**Отрывок**
<<<<
В полной мере ему предстояло испытать счастье и несчастье во всех измерениях в истории своей запоздалой и очень сильной первой любви.

Произошло это не в Ельце и вообще не в России, а в Германии, куда Пришвину удалось уехать и поступить на агрономическое отделение Лейпцигского университета. Учился он опять неважно (см. Копию диплома в фототетради), да и не так учеба была важна – важнее была любовь, потому что «с этого момента начинается зачатие личности, при ярком внезапном свете (любовь) жизнь человека вступает во второе полукружие, рожденная личность (второе рождение), стремясь не быть как все, направляется к центру (эрос) (…) и так слагается движение домой, к своей самости». [125]125
  Пришвин М. М. Дневник. Т. 4. С. 11.


[Закрыть]

И действительно, любовь у него получилась не как у всех!

Звали его Лауру Варварой Петровной Измалковой. Фотографии этой прекрасной дамы не сохранилось, и известно о ней не так много. Ни из Дневника, ни из воспоминаний не удается восстановить никаких достоверных сведений о самой Варваре Петровне, и только недавно, благодаря изысканиям А. Л. Гришунина, [126]126
  Гришунин А. Л. Пришвин, Блок и В. П. Измалкова // Михаил Пришвин и русская культура XX века. Тюмень, 1998. С. 116–120.


[Закрыть]
стало известно, что отец ее, Петр Николаевич Измалков, был действительным статским советником. Он учился в Москве на юридическом факультете, после чего переселился в Петербург, стал членом Дворянского земельного банка и – благодаря А. С. Суворину – редактором журнала «Сельское хозяйство и лесоводство» и проживал в аристократическом районе на Захарьевской улице.

В «Кащеевой цепи» Инна рассказывает о своем родителе забавную подробность: «Настоящая фамилия его была Чижиков, ему пришлось поднести государю какую-то особую просфору, на каком-то особенном блюде. После того он получил дворянство и переменил фамилию на Ростовцева. И еще он готовился сделаться профессором, но чтобы мама была генеральшей, он бросил университет и поступил в департамент. И все-таки, помню, раз у них подслушала сцену, мама сказала ему: „Помни, для меня ты вечный Чижиков!“»

Но было ли это на самом деле, утверждать не возьмется никто. Тем и коварен автобиографический роман, что реконструировать по нему события реальной жизни чрезвычайно сложно – слишком перемешаны здесь реальность и вымысел. Это касается не только истории с Измалковой, и Пришвин, хорошо это понимая и объясня свой художественный метод, написал:

«С тех пор как я задумал свой старый роман „Кащеева цепь“ сделать романом автобиографическим и, значит, героем в нем выставить самого себя, ко мне в роман постучалась сама правда. И это дело! А то как же без правды я удержал бы себя в автобиографическом романе героем.

Но тоже, оказывается, нельзя было оставить и правду одну без себя, без своего вымысла. Вот почему, наверное, она и постучалась.
>>>>
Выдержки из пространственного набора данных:
<<<<
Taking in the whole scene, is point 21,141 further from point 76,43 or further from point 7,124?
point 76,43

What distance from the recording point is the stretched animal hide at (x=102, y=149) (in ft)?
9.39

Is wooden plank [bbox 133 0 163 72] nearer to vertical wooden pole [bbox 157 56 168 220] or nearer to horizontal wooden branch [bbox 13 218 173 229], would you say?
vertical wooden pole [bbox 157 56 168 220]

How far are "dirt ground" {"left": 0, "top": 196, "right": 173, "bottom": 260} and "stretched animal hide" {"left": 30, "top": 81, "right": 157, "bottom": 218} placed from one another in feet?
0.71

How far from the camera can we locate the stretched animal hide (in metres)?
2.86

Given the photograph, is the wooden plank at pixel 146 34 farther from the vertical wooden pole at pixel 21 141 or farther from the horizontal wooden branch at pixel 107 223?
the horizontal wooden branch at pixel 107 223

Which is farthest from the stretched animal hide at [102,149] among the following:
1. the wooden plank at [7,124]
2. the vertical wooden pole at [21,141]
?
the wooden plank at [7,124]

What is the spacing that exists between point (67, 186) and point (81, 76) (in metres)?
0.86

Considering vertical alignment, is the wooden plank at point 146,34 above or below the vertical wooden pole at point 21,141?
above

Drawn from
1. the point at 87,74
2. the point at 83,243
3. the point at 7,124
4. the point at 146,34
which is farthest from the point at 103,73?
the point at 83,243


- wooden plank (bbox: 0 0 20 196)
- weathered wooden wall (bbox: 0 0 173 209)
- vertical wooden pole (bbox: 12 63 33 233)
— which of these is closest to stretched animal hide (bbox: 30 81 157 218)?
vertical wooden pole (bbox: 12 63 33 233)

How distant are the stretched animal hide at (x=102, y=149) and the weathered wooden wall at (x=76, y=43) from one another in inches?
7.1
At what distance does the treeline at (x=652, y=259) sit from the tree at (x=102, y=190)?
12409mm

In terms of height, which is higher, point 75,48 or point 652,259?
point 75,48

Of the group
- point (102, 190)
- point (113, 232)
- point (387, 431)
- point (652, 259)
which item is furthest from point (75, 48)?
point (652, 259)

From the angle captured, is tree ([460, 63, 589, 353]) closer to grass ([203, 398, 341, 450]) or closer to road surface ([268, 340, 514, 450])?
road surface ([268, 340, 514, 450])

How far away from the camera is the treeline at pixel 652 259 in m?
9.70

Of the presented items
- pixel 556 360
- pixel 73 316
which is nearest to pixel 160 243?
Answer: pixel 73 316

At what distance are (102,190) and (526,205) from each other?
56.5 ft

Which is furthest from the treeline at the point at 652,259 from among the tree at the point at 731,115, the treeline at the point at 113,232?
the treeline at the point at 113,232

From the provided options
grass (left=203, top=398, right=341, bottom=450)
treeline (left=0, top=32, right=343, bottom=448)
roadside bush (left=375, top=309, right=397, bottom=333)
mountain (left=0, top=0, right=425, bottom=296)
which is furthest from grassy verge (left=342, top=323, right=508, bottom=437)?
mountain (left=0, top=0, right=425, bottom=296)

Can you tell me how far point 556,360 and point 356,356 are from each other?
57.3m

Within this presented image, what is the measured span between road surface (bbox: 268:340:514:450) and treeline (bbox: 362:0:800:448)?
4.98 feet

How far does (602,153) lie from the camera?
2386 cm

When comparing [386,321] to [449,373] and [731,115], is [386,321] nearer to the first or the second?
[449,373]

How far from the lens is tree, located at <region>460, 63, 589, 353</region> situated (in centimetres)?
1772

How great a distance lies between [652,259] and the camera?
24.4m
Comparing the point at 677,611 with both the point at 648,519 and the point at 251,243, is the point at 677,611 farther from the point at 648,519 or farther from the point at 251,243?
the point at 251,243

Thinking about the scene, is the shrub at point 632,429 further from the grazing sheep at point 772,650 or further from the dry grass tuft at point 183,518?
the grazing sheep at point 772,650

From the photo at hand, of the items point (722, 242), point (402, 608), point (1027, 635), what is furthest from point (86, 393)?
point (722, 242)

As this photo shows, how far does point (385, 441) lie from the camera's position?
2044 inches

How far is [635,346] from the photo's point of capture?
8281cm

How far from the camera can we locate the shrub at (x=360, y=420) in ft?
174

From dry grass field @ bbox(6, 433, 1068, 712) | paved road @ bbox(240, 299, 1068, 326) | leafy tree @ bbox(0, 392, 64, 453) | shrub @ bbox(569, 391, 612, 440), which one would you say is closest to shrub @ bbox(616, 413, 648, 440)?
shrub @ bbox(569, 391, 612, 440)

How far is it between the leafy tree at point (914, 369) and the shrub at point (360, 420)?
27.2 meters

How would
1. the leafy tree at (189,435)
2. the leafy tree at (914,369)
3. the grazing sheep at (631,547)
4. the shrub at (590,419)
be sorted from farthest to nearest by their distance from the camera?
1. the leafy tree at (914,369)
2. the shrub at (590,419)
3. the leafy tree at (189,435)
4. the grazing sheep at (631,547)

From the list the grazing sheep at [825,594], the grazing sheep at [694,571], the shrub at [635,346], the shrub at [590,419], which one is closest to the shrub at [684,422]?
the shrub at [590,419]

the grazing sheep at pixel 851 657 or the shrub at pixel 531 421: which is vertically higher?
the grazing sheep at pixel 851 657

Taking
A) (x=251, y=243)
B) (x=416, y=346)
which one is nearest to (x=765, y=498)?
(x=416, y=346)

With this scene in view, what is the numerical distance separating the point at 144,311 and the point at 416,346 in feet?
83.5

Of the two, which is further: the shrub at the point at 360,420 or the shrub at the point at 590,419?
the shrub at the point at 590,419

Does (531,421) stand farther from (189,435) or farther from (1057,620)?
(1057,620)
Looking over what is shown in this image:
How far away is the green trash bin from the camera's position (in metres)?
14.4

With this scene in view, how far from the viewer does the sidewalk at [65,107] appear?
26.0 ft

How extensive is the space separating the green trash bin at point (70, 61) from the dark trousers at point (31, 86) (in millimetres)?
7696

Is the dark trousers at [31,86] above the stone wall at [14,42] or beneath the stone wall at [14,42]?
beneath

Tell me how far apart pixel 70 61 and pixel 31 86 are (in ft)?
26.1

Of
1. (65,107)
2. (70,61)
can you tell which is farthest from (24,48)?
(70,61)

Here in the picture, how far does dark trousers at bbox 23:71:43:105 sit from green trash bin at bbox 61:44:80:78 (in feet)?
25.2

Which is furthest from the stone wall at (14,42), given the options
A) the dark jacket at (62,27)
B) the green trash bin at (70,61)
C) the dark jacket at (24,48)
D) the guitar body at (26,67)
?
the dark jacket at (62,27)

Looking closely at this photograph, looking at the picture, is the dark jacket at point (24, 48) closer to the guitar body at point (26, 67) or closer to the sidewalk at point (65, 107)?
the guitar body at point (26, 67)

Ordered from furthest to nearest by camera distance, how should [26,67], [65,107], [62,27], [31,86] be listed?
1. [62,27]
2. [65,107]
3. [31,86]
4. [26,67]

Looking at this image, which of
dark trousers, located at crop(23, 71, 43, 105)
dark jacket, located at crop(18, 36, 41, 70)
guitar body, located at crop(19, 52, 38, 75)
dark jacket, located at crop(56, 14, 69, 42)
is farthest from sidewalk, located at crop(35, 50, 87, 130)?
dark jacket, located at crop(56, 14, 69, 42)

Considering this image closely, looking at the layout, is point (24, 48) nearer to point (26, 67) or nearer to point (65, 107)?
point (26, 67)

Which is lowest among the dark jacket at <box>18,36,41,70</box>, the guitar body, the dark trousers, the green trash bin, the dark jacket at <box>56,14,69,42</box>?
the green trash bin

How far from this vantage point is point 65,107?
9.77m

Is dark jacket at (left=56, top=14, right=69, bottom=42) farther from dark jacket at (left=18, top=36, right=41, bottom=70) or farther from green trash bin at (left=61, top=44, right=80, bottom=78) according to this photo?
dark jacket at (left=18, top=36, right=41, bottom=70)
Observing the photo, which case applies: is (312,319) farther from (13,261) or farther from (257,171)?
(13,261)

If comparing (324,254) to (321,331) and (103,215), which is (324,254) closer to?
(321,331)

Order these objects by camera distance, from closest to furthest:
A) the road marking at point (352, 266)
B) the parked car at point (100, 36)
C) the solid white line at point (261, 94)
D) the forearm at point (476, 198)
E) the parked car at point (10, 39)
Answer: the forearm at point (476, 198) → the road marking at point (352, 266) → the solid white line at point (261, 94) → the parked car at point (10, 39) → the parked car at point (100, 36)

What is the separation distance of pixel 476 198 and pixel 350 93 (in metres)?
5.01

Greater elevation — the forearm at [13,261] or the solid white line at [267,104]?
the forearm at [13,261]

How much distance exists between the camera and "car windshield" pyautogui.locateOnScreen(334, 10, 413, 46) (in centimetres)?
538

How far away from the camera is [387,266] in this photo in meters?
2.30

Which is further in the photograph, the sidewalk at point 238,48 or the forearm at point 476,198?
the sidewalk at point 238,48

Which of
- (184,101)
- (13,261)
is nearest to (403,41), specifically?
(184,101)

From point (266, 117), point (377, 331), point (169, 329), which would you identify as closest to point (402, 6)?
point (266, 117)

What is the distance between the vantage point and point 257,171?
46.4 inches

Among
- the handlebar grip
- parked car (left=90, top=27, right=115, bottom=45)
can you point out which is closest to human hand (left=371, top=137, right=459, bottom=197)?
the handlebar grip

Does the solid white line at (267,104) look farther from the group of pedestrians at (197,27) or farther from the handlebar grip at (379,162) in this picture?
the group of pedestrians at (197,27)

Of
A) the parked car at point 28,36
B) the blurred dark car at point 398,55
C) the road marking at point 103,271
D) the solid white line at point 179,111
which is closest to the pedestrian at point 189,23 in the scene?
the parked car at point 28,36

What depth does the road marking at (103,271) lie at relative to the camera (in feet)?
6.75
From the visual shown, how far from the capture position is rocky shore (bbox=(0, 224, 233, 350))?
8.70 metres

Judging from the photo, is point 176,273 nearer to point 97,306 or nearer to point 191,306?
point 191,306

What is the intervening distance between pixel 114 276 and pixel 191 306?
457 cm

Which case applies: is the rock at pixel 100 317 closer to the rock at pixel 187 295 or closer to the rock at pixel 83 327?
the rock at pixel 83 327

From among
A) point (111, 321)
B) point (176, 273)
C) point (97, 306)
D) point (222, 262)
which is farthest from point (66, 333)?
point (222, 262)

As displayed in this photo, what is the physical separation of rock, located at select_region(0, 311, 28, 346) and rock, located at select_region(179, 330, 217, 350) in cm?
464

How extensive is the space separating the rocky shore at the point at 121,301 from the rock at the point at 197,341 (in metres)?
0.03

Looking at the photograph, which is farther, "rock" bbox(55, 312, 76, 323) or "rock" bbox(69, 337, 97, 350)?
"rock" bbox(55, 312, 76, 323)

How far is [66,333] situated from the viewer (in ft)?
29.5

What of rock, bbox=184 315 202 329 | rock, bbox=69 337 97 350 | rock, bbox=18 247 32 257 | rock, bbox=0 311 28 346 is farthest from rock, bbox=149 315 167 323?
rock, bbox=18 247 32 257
>>>>
**Задание A**
Изложите отрывок о первой любви Пришвина в двух предложениях.
**Задание B**
Продолжите отрывок о первой любви Пришвина, начав сразу после последнего приведенного в нем предложения.
Строки для выполнения заданий не понадобятся.

**Ответ к упражнению A**
Свою запоздалую и очень сильную первую любовь Пришвин пережил в Германии, где учился на агрономическом отделении Лейпцигского университета, а его избранницей была Варвара Петровна Измалкова, о которой известно немного: лишь благодаря изысканиям А. Л. Гришунина выяснилось, что ее отец был действительным статским советником и редактором журнала «Сельское хозяйство и лесоводство». Восстановить реальные события по «Кащеевой цепи» чрезвычайно сложно, поскольку в автобиографическом романе перемешаны реальность и вымысел, и сам Пришвин писал, что в роман к нему постучалась правда, но оставить ее без своего вымысла было нельзя.

**Ответ к упражнению B**
Представляю себе на аэродроме самолет: без горючего он не летит, а торчит и ожидает, пока я не принесу свое горючее – вымысел. И как только я налил в самолет-правду горючее, так самолет поднимается на воздух. (…)

Так моя домашняя гипотеза, пособие в работе, никогда не изменяла мне: отдаешься одной правде – вымысел напомнит о себе, забудешь правду в вымысле – она постучится».

И все же что бы писатель ни утверждал, в романе, на мой взгляд, история его любви выглядит надуманнее и скучнее, чем в Дневнике, где вызревала параллельная литература. В «Кащеевой цепи» Инна Ростовцева, прототипом которой была Варвара Петровна, появляется в жизни Алпатова еще в России в качестве назначенной партией невесты (при этом что ее-то к марксистам занесло, неясно совершенно) на тюремном свидании, молодые не знают, о чем говорить, и теряют время на молчание и на ничего не значащие фразы, и только уже прощаясь, таинственная девица намекает жениху на скорое освобождение (откуда ей это может быть известно, автор также не поясняет) и обещает следующую встречу за границей, куда едет учиться.

Лица ее он не видит – оно остается под густой вуалью, и на протяжении всего романа образ женщины, столь много значившей в личной судьбе ее создателя, образ, к которому он многажды обращался в Дневнике и художественной прозе, остается практически нераскрытым. Зато подробно описывается, как безумно влюбленный герой романа ездит за своей пассией по Германии: вчера она была в Йене, а сегодня уехала в Дрезден; он бросается следом, встречается с людьми, которые ее только что видели, но не может настичь – сюжет почти тургеневский, – пока не находит наконец в Париже. Там, в Люксембургском саду, происходит несколько туманных встреч, где она рассказывает ему о своих высокопоставленных родителях, мило щебечет какую-то ерунду, оба мечутся, она с ужасом думает, как будет жених целовать руку ее матери-графине, и посылает ему взбалмошные записки.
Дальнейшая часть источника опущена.